For selling calls (collecting income) purposes, I like to sell out of the money call options AFTER a scenario like this – to rake in some additional income along the way (I’ll often sell one or two strike prices out of the money to give the stock even more cushion to run higher)

To repeat, you don’t ever have to sell any calls against your CrowBar! The above ideas help define when I do so. And finally . . .

Here are some other things I look for while I’m in a CrowBar trade. Every few days I’ll note things like:

How the underlying stock moves in its trend (when the stock pulls back, does it do so on lower volume? When it surges higher, is this higher than normal volume for these moves? And how does it track along with the overall market?)
If it’s been upgraded or downgraded by the analyst cartel
How it’s industry seems to be progressing along
I check in to see if there’s any upcoming industry conferences, analyst day events, or company presentations. (You can Google these and also check www.Briefing.com for these kinds of events)
Weigh any other kinds of weird market-wide events/news
What’s important to keep in mind is the uniqueness of a CrowBar situation. These are often triple-digit stocks that are hot and bothered and active.
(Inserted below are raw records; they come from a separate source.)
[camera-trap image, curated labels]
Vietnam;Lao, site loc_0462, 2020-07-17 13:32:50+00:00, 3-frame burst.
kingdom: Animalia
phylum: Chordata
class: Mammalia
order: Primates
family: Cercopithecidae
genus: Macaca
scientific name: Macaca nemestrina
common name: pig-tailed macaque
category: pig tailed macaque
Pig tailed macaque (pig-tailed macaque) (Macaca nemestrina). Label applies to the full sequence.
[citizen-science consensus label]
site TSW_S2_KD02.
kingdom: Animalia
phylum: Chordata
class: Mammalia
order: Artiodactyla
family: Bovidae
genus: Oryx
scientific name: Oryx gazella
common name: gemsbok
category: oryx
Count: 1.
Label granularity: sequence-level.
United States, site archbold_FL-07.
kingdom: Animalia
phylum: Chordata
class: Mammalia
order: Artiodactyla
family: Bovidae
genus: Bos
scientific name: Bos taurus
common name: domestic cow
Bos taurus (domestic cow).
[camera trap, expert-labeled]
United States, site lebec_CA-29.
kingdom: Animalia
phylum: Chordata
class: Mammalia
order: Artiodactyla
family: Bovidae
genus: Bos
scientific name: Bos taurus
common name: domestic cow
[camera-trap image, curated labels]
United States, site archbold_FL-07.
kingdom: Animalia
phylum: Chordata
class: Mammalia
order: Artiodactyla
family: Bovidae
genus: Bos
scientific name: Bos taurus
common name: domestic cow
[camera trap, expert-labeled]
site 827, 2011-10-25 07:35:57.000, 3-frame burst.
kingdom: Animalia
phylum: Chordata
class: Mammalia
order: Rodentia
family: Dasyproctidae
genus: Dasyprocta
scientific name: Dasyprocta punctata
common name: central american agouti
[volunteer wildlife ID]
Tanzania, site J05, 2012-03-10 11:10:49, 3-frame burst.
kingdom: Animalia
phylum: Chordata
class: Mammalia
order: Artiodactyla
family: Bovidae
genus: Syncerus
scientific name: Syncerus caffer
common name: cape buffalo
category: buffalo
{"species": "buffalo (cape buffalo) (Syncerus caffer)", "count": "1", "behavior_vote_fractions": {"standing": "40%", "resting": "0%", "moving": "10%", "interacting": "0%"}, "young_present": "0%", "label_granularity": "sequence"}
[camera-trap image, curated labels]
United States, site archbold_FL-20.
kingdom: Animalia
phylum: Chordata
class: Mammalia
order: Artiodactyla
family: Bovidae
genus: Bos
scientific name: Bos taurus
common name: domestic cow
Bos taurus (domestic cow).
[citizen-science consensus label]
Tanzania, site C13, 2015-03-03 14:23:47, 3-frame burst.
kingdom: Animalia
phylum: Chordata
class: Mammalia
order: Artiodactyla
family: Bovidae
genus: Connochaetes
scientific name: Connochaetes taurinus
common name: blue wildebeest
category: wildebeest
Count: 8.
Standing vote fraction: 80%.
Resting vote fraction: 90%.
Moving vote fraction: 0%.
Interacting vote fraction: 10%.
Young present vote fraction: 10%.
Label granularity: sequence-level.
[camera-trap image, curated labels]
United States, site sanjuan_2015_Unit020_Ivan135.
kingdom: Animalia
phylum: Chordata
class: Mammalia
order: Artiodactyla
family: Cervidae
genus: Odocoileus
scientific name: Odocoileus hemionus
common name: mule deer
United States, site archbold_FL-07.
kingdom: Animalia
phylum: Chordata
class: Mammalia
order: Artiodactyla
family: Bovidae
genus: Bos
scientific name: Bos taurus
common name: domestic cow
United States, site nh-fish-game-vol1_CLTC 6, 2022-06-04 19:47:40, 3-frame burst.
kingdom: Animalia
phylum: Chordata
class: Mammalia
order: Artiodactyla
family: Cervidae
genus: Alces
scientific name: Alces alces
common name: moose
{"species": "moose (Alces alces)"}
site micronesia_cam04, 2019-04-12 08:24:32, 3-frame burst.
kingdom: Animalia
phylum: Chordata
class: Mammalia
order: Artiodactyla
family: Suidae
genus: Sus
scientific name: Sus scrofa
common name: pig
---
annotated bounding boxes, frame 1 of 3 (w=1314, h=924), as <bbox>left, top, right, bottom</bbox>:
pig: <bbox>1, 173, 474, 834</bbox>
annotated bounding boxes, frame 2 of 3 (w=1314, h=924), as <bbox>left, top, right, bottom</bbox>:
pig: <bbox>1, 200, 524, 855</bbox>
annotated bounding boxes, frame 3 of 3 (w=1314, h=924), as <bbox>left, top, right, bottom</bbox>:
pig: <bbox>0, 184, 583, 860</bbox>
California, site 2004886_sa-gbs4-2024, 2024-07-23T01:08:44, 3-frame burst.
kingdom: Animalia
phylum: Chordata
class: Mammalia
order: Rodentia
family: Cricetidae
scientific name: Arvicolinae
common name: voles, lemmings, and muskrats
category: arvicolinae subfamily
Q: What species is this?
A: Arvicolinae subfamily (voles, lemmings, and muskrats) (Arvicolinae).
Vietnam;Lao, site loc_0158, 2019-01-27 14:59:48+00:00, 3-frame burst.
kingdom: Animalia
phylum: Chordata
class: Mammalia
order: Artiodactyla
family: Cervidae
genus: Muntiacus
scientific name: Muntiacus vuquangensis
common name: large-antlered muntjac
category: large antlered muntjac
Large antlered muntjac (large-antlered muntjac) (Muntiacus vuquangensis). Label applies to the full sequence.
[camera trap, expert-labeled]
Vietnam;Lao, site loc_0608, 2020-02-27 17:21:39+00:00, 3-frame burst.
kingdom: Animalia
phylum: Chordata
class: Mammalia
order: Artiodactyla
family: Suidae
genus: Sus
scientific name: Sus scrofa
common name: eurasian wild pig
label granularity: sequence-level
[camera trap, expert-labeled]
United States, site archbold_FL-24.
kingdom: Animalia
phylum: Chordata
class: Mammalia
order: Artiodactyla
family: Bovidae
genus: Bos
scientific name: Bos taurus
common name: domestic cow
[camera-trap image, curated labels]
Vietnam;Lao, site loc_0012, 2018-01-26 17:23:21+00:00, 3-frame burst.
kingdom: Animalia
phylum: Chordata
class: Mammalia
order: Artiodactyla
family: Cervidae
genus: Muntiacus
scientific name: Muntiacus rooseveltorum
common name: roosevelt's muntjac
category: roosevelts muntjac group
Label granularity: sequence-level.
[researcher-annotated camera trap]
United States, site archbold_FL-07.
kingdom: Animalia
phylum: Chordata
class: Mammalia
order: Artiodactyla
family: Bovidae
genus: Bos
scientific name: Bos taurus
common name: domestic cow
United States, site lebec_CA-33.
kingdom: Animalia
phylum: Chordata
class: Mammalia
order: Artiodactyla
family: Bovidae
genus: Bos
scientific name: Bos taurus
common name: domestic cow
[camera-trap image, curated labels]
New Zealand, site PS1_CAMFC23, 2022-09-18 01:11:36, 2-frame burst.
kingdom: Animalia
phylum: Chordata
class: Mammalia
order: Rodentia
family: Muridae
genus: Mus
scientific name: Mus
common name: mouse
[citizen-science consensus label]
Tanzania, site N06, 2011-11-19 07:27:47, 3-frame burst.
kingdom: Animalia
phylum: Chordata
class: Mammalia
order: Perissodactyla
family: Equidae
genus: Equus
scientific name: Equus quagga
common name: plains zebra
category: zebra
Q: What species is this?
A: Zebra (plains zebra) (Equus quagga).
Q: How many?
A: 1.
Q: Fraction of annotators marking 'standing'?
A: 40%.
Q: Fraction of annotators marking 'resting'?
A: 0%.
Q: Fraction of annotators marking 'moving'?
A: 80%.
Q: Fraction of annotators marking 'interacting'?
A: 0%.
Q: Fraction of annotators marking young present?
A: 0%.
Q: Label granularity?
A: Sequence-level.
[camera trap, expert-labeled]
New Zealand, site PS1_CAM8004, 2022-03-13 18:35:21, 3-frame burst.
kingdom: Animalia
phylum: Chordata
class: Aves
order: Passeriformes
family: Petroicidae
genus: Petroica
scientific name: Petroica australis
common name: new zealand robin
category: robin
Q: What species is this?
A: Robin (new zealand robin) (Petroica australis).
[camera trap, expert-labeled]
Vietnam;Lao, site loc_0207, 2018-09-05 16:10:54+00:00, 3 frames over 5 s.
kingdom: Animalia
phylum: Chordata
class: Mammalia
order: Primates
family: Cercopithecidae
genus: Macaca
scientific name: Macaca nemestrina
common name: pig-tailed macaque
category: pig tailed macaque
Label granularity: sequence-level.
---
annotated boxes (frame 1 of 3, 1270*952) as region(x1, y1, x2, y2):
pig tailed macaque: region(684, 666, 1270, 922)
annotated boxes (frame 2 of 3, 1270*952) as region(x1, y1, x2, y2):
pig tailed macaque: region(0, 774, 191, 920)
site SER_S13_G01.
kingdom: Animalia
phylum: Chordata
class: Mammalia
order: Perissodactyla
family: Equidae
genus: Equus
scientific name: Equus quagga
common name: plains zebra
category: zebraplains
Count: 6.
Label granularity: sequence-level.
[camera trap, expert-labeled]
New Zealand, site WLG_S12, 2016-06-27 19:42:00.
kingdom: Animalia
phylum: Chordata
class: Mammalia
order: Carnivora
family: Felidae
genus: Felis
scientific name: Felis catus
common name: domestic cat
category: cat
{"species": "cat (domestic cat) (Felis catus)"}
Big institutional money is either funneling money into them and/or watching them like a hawk.

Your intuition will also kick in after a while. You will OWN this intuition.

Why? Because that’s what happens when you OWN something instead of paper trade something!

You’ll get to see how your stock does on poor market days (if it’s attached or detached from the overall market). You’ll get to see the volume come in every day. If it’s traveling lower (in its uptrend), you can notice if volume is picking up there or decreasing, etc.

Conclusion

Happy CrowBar hunting! And remember, weekly options are an enhancer along the way. I don’t want this to blow your mind – but it really IS a mind blower!!!